PROVAKATÖR
15 Mart 2012, 19.52 A- A+
(Özgürlüğe kanat çırpan bir tavuk hikayesi)
Uyandığımda vakit öğleye geliyordu. Dışarda bir karmaşa bir gürültü uyumak ne mümkündü artık. N'oluyor diye perdeleri açmamla gözlerime saldıran güneş ışığını kamufle etmeye çalışırken gözlerim, bir yandan da olanı biteni anlamaya çabalıyorlardı uykulu uykulu. O da neydi? Aman yarabbi! üç adet yaratık bahçede geziyordu. Tavuktu bunlar. Nerden geldi bunlar diye düşündüm. Az ilerde anne ve abi çit yapım çalışmaları arasından yardım dileniyorlardı benden. Herşeyi anlamıştım, nihayet gözlerim de ışığa alışmıştı artık.
Ne aptal yaratıklar diye düşündüm ama hoşuma da gitti. En azından hayvanların aptallarını sevebiliyordum hala. Küçücük kuş beyinli kafalarını sanki önemli bir şey arıyormuş gibi bir öteye bir beriye çeviren robotumsu aptal üç yaratık. Tek amaçları eşelenip otlanmaktı diye düşündüm az sonra cereyan edecek olaydan bi haber vaziyette.
Pencereden ayrıldım.Bir süre ön bahçedeki balkona çıkıp manzarayı izlemeye koyuldum, temiz olduğunu düşündüğüm havayı derin derin soluyarak. Yan bahçedeki sesler artmıştı.Tekrar pencereye koştum .O da nesi? Tavuklar uçuyorlardı resmen. Hiç bukadar havalanabilen tavuk görmemiştim. Anne ve abi çiti yükseltmeye çalışıyorlardı bu havalı tavukları durdurabilmek adına. Tam "işte tamamdır" diye düşündükleri anda tavuklardan biri görülmedik bir edayla çitin en yüksek yerine kadar havalanıp geri düştü. Benim gözlerim pörtlemiş vaziyette onun hiçbir hareketini kaçırmak istemeyerek tavuğa odaklandım, şaşırdım. Çok şaşkındım. Bir sürü yem vardı oldukları yerde ama yine de onlar çitin ötesine geçmek istiyorlardı. Aslında hepsi değil bir buçuk tanesi. Evet bir tanesi tüm azmiyle çabalarken diğeri az biraz çabalıyordu.Üçüncü
tavuk eşeleniyordu daha ziyade.

● Görev
Tavuk öyküsünün son paragrafında üç tavuğun her biri için belirtilen davranışı listeleyin.

● Sağlanan Bilgiler
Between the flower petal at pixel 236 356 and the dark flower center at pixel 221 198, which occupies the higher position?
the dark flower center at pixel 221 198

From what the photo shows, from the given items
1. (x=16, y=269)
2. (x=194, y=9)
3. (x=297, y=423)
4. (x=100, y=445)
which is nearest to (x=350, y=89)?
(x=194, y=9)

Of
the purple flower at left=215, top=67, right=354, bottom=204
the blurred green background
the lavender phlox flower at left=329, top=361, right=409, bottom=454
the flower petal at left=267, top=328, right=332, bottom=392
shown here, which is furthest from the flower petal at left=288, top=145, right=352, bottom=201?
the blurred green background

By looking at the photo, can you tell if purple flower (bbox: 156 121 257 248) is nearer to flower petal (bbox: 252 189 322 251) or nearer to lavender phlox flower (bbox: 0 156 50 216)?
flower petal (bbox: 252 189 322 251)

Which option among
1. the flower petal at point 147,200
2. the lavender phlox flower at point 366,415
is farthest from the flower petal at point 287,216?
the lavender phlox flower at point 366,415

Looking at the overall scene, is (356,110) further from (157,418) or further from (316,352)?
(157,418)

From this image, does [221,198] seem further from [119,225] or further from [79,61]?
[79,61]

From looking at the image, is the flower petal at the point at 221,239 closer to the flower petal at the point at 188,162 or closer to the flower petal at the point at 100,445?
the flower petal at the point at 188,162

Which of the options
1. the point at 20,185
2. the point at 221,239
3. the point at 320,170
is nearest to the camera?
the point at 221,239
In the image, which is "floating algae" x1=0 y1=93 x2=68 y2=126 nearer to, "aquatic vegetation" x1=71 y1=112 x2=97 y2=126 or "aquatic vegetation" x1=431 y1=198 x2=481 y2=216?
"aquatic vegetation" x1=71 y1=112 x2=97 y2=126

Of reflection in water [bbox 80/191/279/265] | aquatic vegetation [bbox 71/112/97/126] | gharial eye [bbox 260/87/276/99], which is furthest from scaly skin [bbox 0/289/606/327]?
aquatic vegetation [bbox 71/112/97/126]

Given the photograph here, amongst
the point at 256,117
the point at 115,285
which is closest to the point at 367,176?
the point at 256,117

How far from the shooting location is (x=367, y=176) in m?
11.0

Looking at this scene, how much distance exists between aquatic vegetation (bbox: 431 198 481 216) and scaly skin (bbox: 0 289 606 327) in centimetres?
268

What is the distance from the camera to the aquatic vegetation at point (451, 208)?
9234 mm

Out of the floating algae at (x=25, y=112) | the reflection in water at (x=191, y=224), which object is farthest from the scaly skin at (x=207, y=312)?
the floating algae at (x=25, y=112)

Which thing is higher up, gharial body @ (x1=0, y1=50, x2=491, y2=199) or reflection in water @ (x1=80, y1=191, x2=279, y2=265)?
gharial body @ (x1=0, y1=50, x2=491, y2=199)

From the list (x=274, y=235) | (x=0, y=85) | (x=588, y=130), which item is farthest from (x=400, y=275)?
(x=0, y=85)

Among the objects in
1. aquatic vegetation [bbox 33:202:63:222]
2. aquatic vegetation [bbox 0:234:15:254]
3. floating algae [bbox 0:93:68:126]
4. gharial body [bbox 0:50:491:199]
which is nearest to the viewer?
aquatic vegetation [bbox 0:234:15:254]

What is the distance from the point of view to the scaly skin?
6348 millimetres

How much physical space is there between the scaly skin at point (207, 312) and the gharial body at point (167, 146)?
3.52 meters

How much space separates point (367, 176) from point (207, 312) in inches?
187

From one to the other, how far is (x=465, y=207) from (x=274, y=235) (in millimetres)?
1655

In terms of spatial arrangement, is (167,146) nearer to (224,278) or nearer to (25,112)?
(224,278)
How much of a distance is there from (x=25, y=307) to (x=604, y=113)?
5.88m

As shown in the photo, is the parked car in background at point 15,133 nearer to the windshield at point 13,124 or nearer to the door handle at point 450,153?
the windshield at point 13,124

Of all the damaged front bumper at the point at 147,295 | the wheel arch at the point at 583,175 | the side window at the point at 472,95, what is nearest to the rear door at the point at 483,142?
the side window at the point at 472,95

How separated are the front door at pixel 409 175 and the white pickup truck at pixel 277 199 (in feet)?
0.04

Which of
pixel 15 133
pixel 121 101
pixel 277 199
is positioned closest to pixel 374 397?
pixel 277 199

● Çözüm
- Birinci tavuk: tüm azmiyle çitin ötesine geçmeye çabalıyor.
- İkinci tavuk: az biraz çabalıyor.
- Üçüncü tavuk: daha ziyade eşeleniyor.